CONSIGNE 1:
Selon le texte sur le recul de la France insoumise aux européennes, combien de voix le mouvement a-t-il obtenues le 26 mai ?
CONSIGNE 2:
Écrivez la suite du texte sur le recul de la France insoumise aux européennes, à partir de sa dernière phrase.

TEXTE PROPOSÉ:
────────────────
Un débat s’est ouvert, à tous les niveaux de la France insoumise (FI), sur sa contre-performance aux élections européennes. En lui-même, ce débat est une très bonne chose. S’il est correctement mené, il ne fragilisera pas la FI ; au contraire, il la renforcera. Il faut comprendre pourquoi elle est passée de 7 millions de voix, en avril 2017, à 1,4 million le 26 mai dernier. Une analyse correcte de ce revers permettra d’indiquer les principaux changements à opérer pour que, dans la période à venir, la FI constitue une alternative crédible au gouvernement Macron.

Les conditions du succès de 2017

En premier lieu, il faut rappeler ce qui a déterminé le succès de la FI en avril 2017. C’est très clair : le facteur le plus fondamental, auquel tous les autres sont subordonnés, c’est la crise organique du capitalisme qui a éclaté en 2008 – et qui, depuis, se traduit par une dégradation constante des conditions de vie des masses. Aux effets « spontanés » de la crise (flambée du chômage, etc.) s’ajoutent les politiques d’austérité et les attaques à répétition contre les conquêtes sociales du mouvement ouvrier : Code du travail, services publics, retraites, éducation, santé publique, logement social...

Cette situation devait nécessairement trouver, à terme, une expression politique sur la gauche de l’échiquier politique. En France, le PS a lui-même appliqué une sévère politique d’austérité et de contre-réformes (gouvernement Hollande). En conséquence, l’hostilité de millions de jeunes et de travailleurs à cette politique réactionnaire s’est exprimée à l’extérieur du PS, sous la forme d’un soutien massif à la candidature de Mélenchon.
────────────────
MATÉRIEL FOURNI:
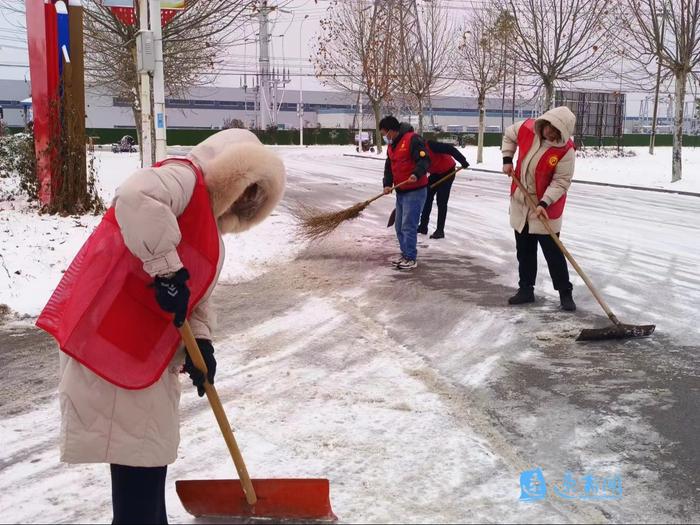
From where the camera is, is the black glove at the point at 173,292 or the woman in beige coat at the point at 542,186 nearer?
────────────────
RÉSULTAT FINAL 1:
1,4 million de voix.

RÉSULTAT FINAL 2:
Une telle cristallisation politique n’avait rien d’automatique : elle supposait que Mélenchon défende une alternative de gauche suffisamment radicale. Certes, d’un point de vue marxiste, la radicalité de Mélenchon était toute relative [1]. Mais du point de vue des masses, le programme officiel de la FI – L’Avenir en commun – tranchait nettement avec les politiques réactionnaires de ces dix dernières années (et au-delà). Les appels de Mélenchon à une « révolution citoyenne » et à une VIe République – aussi vagues soient-ils, au fond – ont permis de lier le programme de réformes progressistes de la FI à la perspective générale d’une rupture avec le vieux système politique. Ce fut l’une des clés du succès de cette campagne, en particulier dans la jeunesse.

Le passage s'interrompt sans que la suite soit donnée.